§ **Article**
Count Ubisoft’s latest anti-piracy plan as another ill-conceived scheme that punishes legitimate players.

Gamespy reports that the publisher will allow unlimited installs of its future PC games, but Ubisoft’s servers will handle saved games and authentication. That means you can’t play without an Internet connection.

In way, it’s a forward-thinking plan. Ubisoft’s looking ahead to a time when Internet connections will be everywhere, so you’ll never have a problem proving you paid for a copy of the game. Storing saved games online also means you can start playing on your laptop from where you left off on your desktop.

The big problem is we’re not yet in the age of ubiquitous Internet connections. Sure, you’ll have no problem playing at home — unless your Internet connection goes out for whatever reason — but this scheme rules out airplanes, remote areas or hotels that don’t have Wi-Fi. Ubisoft is betting most people don’t play in those situations, but it’s not fair for the publisher to make that decision. At the very least, Ubisoft game boxes should have big warning labels so players know what they’re getting.

§ **Direction a**
Copy the article word for word, from "The big problem" up to and including "what they’re getting.".

[Items from a dataset]
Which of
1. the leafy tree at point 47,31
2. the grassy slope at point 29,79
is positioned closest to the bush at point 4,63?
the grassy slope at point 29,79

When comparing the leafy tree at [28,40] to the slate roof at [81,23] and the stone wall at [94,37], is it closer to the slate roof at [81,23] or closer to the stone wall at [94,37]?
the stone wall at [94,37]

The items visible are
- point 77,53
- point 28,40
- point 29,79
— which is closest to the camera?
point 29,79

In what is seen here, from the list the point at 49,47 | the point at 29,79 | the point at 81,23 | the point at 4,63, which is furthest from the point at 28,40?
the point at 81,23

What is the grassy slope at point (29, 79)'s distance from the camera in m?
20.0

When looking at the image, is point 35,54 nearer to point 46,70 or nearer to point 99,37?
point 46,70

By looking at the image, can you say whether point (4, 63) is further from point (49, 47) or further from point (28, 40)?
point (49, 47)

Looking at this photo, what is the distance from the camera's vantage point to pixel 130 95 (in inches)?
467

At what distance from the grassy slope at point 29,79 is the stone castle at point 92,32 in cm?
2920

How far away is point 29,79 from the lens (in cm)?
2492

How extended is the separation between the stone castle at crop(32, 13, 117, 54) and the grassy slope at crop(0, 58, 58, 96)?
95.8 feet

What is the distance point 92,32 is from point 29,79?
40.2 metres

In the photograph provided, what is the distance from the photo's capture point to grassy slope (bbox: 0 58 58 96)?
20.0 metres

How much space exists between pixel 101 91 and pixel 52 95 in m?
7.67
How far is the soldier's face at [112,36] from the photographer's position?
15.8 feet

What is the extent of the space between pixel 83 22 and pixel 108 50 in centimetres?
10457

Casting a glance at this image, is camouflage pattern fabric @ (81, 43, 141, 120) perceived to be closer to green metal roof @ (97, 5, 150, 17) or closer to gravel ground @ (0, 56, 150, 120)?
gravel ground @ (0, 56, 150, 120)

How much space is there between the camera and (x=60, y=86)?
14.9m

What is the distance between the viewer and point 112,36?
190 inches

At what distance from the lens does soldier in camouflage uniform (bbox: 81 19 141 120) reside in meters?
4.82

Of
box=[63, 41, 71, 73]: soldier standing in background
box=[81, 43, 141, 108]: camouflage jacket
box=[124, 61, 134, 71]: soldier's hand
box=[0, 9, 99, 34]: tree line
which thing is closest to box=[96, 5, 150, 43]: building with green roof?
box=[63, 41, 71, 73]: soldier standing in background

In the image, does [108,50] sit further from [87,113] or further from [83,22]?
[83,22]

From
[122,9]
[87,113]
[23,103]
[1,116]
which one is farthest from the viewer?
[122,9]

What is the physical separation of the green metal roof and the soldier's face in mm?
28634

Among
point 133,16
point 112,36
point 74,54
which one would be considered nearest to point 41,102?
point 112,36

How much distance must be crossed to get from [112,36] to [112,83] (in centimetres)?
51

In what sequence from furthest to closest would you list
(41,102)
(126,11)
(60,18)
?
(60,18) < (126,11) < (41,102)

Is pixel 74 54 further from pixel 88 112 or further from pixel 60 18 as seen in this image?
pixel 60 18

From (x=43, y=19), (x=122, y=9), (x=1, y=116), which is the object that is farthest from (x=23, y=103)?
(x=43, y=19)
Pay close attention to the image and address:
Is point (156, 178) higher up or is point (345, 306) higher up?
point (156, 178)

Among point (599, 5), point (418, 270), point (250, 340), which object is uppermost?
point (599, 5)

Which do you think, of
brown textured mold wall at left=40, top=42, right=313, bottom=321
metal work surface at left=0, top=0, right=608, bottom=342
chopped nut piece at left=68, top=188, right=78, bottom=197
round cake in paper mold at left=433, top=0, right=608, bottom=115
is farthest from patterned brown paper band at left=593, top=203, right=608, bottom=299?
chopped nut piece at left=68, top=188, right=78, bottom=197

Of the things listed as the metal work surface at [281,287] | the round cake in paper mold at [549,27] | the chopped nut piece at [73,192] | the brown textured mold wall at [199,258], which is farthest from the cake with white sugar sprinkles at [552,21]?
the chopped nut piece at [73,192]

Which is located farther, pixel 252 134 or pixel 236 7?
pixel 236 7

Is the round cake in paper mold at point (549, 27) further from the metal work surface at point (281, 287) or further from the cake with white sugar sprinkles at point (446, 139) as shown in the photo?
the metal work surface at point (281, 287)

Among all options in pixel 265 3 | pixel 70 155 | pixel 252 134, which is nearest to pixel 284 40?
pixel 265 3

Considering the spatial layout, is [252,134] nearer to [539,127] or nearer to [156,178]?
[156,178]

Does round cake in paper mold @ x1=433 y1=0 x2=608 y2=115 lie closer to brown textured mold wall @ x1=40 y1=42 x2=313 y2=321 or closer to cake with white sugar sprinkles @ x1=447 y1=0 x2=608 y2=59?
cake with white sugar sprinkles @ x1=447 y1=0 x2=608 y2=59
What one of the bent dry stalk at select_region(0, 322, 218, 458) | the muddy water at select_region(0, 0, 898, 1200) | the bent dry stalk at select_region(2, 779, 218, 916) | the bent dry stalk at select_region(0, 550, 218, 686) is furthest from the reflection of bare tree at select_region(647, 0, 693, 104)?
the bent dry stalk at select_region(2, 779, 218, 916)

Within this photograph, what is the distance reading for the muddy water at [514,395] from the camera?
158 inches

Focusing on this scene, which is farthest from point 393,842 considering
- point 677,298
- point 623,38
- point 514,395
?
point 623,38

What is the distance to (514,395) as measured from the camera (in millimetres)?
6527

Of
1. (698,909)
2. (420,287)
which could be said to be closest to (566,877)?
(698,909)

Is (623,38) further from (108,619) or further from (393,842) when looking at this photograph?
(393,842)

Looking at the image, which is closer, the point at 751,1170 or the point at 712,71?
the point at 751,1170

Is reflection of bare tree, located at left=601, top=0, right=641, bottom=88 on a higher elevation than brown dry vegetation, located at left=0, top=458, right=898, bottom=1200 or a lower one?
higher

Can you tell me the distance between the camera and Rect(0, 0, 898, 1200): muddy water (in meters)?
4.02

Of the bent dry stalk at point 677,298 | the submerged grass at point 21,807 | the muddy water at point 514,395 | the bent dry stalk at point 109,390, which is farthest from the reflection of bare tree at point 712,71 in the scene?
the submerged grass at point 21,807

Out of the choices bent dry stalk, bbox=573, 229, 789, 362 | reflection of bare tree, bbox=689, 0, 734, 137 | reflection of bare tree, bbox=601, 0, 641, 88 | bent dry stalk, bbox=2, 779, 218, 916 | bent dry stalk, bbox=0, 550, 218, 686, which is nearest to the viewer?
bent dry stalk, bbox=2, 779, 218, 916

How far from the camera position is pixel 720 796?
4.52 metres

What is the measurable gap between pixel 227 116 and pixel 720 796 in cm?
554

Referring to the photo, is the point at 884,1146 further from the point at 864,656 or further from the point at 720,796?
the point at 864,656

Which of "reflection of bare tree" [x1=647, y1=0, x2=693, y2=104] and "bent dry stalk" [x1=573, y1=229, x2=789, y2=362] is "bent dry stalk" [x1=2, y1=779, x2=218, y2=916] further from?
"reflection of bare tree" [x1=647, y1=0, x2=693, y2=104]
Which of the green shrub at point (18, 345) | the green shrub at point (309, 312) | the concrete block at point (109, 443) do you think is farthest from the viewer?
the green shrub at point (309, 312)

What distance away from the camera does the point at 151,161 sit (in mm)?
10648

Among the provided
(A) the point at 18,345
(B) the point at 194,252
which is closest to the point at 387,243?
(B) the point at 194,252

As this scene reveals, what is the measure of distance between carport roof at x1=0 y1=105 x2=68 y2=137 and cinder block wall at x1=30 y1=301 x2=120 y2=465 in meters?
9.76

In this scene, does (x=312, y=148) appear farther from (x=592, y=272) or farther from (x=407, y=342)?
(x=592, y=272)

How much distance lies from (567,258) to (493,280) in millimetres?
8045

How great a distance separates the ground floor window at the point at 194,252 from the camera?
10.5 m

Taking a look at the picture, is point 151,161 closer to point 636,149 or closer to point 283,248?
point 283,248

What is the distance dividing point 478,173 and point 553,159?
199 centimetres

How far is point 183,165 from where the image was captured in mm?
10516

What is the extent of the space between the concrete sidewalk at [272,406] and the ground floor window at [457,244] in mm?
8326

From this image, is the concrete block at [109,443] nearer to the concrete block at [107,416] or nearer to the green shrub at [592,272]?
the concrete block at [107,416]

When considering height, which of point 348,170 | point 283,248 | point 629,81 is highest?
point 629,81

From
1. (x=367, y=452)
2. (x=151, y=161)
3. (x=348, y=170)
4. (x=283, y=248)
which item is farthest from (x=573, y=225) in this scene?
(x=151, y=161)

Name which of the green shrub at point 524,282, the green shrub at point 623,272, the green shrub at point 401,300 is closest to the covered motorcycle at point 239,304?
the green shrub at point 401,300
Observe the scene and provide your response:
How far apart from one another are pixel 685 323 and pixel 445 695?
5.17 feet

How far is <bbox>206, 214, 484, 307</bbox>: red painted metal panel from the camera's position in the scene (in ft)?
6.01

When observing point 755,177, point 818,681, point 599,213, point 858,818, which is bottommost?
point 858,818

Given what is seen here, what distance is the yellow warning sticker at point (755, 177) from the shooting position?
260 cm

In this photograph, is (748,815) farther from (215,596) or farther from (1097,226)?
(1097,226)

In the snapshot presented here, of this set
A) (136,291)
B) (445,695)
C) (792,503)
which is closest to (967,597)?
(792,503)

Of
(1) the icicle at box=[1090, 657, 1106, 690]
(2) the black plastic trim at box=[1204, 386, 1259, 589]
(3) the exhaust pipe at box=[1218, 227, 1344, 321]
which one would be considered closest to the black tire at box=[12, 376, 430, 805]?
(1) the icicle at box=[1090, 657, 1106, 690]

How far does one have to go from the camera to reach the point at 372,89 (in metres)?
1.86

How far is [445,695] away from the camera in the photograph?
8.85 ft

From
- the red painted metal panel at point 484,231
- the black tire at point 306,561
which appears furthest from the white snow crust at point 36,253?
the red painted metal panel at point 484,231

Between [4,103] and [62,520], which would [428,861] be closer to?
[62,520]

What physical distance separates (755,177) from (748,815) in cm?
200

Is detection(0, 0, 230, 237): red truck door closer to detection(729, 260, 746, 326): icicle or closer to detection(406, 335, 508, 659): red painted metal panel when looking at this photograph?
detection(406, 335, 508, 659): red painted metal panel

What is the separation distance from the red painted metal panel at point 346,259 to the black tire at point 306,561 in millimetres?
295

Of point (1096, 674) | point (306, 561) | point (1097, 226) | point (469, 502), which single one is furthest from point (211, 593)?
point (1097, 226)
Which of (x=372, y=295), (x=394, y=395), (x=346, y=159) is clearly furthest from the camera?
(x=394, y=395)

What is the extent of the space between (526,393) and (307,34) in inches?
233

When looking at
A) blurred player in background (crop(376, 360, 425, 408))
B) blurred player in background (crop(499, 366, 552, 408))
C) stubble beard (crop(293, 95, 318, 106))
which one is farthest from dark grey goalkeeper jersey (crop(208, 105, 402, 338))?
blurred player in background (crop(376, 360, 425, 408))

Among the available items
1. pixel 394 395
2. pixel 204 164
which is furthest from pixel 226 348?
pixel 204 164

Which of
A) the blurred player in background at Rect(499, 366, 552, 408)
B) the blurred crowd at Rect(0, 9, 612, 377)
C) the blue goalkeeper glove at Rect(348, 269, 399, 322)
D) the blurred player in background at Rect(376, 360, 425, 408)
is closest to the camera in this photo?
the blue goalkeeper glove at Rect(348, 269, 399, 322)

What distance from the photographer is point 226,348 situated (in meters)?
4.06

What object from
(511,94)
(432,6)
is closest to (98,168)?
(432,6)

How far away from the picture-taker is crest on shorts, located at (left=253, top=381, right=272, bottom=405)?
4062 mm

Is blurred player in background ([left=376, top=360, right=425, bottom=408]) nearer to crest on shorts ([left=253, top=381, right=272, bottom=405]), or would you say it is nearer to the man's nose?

§ **Direction b**
How many lines in the rows contain the string "crop"? Matches must have the same case. Reply with the number only.

§ **Exercise answer a**
The big problem is we’re not yet in the age of ubiquitous Internet connections. Sure, you’ll have no problem playing at home — unless your Internet connection goes out for whatever reason — but this scheme rules out airplanes, remote areas or hotels that don’t have Wi-Fi. Ubisoft is betting most people don’t play in those situations, but it’s not fair for the publisher to make that decision. At the very least, Ubisoft game boxes should have big warning labels so players know what they’re getting.

§ **Exercise answer b**
6